A jovem Larissa Blasco Leme, estudante do 1º ano do
Ensino Médio, era uma menina "normal" até
os nove anos. Após um sério acidente de carro,
Larissa sofreu uma lesão medular e ficou paraplégica,
perdeu o pai e a avó. Sua mãe, a dona-de-casa
Benedita Aparecida Leme, conhecida entre os amigos como dona
Santa, fraturou a perna (na região do fêmur)
e o quadril no lado esquerdo. Passou por várias cirurgias
e hoje usa bengala.
Através das idas a AACD (Associação
de Assistência à Criança Deficiente),
dona Santa conheceu o trabalho da Associação
de Desportistas de Deficientes (ADD) e sua filha Larissa ingressou
na primeira turma para praticar basquete.

Exercícios
1 > Responda sim ou não para cada afirmação abaixo, de acordo com o trecho sobre Larissa, e cite exatamente as palavras do trecho que decidem a resposta. (a) Larissa ficou paraplégica depois de um acidente de carro. (b) A mãe de Larissa hoje usa cadeira de rodas. (c) Larissa entrou na primeira turma de basquete.
2 > Reproduza o trecho sobre Larissa a partir de "A jovem Larissa" e até "hoje usa bengala.".
3 > Resuma o trecho sobre Larissa em duas frases.

(Registros de perguntas espaciais)
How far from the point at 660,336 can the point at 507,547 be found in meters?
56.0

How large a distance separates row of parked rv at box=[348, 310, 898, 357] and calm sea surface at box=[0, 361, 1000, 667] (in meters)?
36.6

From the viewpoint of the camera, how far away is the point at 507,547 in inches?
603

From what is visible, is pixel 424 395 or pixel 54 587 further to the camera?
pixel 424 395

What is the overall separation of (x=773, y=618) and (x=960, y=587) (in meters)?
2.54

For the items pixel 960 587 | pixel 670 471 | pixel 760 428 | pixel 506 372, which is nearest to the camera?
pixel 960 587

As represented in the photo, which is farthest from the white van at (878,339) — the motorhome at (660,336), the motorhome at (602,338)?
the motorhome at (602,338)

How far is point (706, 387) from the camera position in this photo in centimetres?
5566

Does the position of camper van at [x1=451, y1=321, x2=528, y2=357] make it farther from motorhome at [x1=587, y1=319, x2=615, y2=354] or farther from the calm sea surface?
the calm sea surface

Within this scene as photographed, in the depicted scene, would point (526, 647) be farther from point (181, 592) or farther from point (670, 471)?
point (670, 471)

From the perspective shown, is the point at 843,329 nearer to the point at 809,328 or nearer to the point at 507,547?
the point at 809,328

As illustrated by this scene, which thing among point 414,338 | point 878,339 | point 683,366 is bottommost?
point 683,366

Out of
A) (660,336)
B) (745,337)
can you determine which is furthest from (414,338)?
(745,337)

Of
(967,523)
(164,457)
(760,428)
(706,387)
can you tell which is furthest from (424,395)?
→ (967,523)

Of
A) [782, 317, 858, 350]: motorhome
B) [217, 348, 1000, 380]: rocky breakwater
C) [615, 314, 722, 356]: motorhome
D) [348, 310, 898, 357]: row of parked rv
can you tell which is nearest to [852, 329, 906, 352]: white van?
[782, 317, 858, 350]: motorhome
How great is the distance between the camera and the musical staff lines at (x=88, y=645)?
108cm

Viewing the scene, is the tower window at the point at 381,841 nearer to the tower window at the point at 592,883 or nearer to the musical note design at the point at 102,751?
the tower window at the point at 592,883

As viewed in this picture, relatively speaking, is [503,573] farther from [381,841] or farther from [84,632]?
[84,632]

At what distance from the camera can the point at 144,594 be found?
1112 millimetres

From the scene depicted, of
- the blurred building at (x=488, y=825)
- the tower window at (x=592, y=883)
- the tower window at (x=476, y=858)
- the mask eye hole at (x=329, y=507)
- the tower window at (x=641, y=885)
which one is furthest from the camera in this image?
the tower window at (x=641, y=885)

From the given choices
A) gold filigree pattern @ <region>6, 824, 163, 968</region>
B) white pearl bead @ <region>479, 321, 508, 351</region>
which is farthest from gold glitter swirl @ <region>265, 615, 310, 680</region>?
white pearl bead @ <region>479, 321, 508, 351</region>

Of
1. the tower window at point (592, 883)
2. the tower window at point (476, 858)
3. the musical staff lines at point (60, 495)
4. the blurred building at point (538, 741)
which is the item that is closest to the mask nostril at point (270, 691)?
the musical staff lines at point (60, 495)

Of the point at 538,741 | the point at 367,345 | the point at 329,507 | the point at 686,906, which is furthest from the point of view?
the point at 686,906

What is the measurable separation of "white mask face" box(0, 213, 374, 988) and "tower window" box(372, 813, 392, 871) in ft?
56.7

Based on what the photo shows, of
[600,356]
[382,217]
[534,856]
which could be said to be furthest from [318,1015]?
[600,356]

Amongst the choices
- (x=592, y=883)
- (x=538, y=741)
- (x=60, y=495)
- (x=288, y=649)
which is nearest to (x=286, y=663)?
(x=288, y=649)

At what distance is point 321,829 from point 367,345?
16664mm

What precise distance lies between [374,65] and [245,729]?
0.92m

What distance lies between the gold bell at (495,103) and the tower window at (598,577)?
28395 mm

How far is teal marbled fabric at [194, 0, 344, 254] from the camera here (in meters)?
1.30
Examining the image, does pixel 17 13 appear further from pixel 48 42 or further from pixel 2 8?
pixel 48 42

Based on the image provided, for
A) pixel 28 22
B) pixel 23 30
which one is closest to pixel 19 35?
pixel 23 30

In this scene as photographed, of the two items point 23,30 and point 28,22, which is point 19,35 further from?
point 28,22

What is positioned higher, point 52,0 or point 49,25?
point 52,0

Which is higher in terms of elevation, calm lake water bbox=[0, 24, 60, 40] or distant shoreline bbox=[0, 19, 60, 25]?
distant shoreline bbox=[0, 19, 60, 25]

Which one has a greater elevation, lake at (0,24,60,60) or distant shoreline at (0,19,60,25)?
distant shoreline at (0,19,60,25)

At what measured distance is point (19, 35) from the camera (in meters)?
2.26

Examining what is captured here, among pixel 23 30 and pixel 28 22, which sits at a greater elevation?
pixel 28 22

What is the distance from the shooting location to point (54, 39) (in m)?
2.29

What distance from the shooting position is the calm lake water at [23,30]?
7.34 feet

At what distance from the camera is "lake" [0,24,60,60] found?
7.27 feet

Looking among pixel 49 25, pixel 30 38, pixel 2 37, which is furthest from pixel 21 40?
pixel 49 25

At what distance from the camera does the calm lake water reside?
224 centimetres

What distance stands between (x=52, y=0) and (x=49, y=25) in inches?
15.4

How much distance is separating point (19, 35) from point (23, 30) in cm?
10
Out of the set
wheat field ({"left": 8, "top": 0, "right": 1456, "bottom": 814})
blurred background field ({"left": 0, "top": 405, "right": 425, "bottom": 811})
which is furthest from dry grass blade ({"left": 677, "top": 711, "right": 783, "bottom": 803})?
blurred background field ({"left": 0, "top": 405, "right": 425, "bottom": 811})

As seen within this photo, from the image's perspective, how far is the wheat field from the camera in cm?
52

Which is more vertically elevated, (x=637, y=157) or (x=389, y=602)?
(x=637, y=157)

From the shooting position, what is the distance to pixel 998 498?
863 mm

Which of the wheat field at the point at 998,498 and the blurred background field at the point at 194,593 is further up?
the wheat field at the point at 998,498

Respostas por exercício
1 >
(a) Sim: "Após um sério acidente de carro, Larissa sofreu uma lesão medular e ficou paraplégica"
(b) Não: "hoje usa bengala"
(c) Sim: "sua filha Larissa ingressou na primeira turma para praticar basquete"

2 >
A jovem Larissa Blasco Leme, estudante do 1º ano do
Ensino Médio, era uma menina "normal" até
os nove anos. Após um sério acidente de carro,
Larissa sofreu uma lesão medular e ficou paraplégica,
perdeu o pai e a avó. Sua mãe, a dona-de-casa
Benedita Aparecida Leme, conhecida entre os amigos como dona
Santa, fraturou a perna (na região do fêmur)
e o quadril no lado esquerdo. Passou por várias cirurgias
e hoje usa bengala.

3 > Larissa Blasco Leme, estudante do 1º ano do Ensino Médio, ficou paraplégica após um sério acidente de carro, em que perdeu o pai e a avó. A mãe dela, dona Santa, que se feriu e hoje usa bengala, conheceu a ADD nas idas à AACD, e Larissa entrou na primeira turma de basquete.